-- begin Supplied text --
Computer Science 3300
Fall 2015
Section 001
Programming Assignment 8

Assigned:	Monday, November 23
Due:	Monday, December 7, 11:59pm

Background
Assignment
Algorithmic issues
Warnings
Tracing
Implementation issues and a development plan
Submitting your work

Background

Data compression is a way of finding economical ways to encode information, for storing files using limited disk space, or for transfering files over a network. Data compression is critical for transmitting videos over the internet. Sophisticated data compression algorithms for text files take into account sequences of characters that occur often, so that they can encode those sequences in an efficient way. For example, if the word Rumpelstiltskin occurs often, then there will be a very short code for that word.

A very simple kind of data compression for text files works on individual characters, without paying attention to how characters are grouped. This assignment has to do with that simple form of data compression, using an algorithm called Huffman coding.

A file is a sequence of bits. Codes such as Ascii and Unicode use a fixed number of bits to encode each character. For example, in the 8-bit Ascii code, the letters 'a', 'b' and 'c' have the following encodings.

'a'		01100001
'b'		01100010
'c'		01100011

In the 16 bit Unicode standard, the codes for 'a', 'b' and 'c' are as follows.

'a'		0000000001100001
'b'		0000000001100010
'c'		0000000001100011

Some characters are used more than others. For an economical encoding, instead of using the same number of bits for every character, it would be better to use shorter codes for characters that occur more frequently. For example, suppose that a document contains only the letters a, b and c, and suppose that the letter b occurs far more often than either a or c. An alternative character encoding is as follows.

'a'		10
'b'		0
'c'		11

This code has the property that no character code is a prefix of any other character code. Using this kind of character code (called a prefix code) allows you to break apart a string of bits into the characters that it encodes. For example, string of bits "01001110" encodes "babca". To decode a string, you repeatedly remove a prefix that encodes a character. Since no code is a prefix of any other code, there is only one way to select the next character.

Assignment

For this assignment you will write two programs.

The first program, called huffman, gets two file names, which I will refer to as A and B, from the command line. It should do the following.

Count how many occurrences of each character are in file A.
If requested, show the character frequencies on the standard output, showing only characters that occur at least once.
Construct a Huffman code for the characters that occur in file A (ignoring characters that do not occur at all).
If requested, write the code on the standard output.
Reread file A and, using the constructed Huffman code, write an encoded version of file A into file B.

For example, command

  ./huffman data.txt data.cmp

reads file data.txt and writes a compressed version into a file called data.cmp.

The second program, called unhuffman, will also be given two file names, A and B, on the command line. It reads file A, which must be a file that was written by your first program, and it writes file B, which should be the decoded version of A. The decoded file should look identical to the file that you encoded. For example, command

  ./unhuffman data.cmp newdata.txt

reads data.cmp and writes newdata.txt.

Algorithmic Issues

There is an algorithm that is due to Huffman for finding efficient prefix codes, called Huffman codes. The input to the algorithm is a table of characters with their frequencies.
-- end Supplied text --
◆ **What you will do**
1 > According to the Huffman coding assignment, when is the work due?
2 > Rewrite the paragraph of the Huffman coding assignment that begins "This code has the property" as a short bulleted list that keeps its main facts.
3 > Continue the Huffman coding assignment from the point where it stops.
-- begin Dataset content --
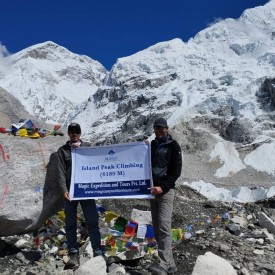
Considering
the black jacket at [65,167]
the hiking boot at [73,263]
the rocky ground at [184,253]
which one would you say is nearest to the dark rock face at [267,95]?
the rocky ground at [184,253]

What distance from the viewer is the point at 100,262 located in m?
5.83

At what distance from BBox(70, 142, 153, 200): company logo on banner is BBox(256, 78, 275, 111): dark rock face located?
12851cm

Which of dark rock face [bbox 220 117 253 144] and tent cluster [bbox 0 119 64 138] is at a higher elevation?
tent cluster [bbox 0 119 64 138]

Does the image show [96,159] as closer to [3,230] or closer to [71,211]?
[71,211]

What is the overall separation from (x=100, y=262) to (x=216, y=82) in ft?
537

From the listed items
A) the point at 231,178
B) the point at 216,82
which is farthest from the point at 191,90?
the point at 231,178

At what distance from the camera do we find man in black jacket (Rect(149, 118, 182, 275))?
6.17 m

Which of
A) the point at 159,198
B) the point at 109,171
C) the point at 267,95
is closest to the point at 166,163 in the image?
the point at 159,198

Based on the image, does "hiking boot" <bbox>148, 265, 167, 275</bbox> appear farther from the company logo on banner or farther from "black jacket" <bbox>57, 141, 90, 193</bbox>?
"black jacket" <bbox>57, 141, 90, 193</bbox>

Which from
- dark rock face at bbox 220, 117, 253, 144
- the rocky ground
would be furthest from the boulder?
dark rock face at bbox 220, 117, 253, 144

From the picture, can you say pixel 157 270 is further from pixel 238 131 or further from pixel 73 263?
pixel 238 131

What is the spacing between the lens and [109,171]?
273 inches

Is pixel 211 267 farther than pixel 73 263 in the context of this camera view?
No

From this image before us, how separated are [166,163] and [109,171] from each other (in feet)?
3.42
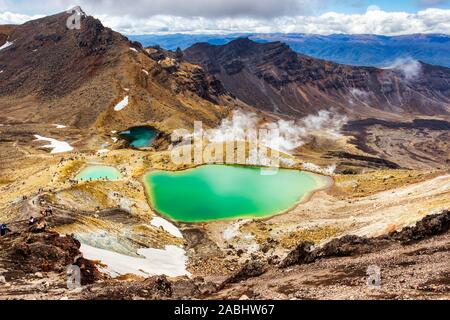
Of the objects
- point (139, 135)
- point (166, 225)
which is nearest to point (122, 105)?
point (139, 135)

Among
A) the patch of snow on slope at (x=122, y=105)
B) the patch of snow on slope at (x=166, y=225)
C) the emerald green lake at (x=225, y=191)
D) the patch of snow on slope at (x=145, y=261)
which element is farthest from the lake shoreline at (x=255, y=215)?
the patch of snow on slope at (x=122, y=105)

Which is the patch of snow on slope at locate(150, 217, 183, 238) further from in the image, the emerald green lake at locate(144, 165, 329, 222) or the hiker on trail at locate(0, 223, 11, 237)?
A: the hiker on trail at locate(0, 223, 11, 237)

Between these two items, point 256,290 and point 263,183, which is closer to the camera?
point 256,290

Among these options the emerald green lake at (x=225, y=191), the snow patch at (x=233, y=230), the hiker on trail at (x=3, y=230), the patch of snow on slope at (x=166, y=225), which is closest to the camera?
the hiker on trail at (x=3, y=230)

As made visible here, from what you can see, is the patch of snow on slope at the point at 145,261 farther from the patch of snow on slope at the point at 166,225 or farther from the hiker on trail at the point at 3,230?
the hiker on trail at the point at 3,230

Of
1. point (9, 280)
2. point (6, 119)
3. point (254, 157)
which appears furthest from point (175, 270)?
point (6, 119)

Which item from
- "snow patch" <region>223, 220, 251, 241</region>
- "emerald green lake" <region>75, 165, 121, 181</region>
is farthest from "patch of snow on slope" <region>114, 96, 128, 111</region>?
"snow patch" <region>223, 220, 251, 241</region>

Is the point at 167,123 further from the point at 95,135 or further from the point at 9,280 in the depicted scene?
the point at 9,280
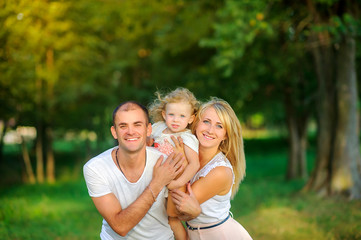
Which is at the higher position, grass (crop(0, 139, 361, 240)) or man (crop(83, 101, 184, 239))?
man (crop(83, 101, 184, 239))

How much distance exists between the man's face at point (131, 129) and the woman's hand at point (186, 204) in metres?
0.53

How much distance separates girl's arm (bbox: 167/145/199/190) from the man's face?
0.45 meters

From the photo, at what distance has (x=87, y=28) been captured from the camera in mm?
-- end Dataset content --
◆ **Outputs by task**
1 > Monday, December 7, 11:59pm

2 >
- No character code in this code is a prefix of any other character code, which makes it a prefix code.
- A prefix code allows a string of bits to be broken apart into the characters it encodes; for example, "01001110" encodes "babca".
- To decode a string, you repeatedly remove a prefix that encodes a character.
- Since no code is a prefix of any other, there is only one way to select the next character.

3 >
Trees and codes

A tree is used to define a prefix code. Each node of the tree is either a leaf or a nonleaf. Each leaf contains a character. Each nonleaf has two children, the left child and the right child. We also think of the left child as the '0' child and the right child as the '1' child. An example is the following tree.

               .
              / \
            0/   \1
            /     \
           /       \
          .         .
         / \       / \
       0/   \1   0/   \1
       /     \   /     \
      c      b   a      d

A tree defines a code as follows. You find the code for a character by following the path from the top (the root) of the tree to that character, writing down the 0's and 1's that you see along the path. For example, in the tree above, the code for 'b' is 01 and the code for 'a' is 10. What is the code for 'c'? A different code is given by the following tree.

where 'b' has code 0 and 'a' has code 10.

A tree can be thought of as a composite character. A tree with leaves a and c stands for the combination of a and c. A character by itself is thought of as a tree that has just one leaf.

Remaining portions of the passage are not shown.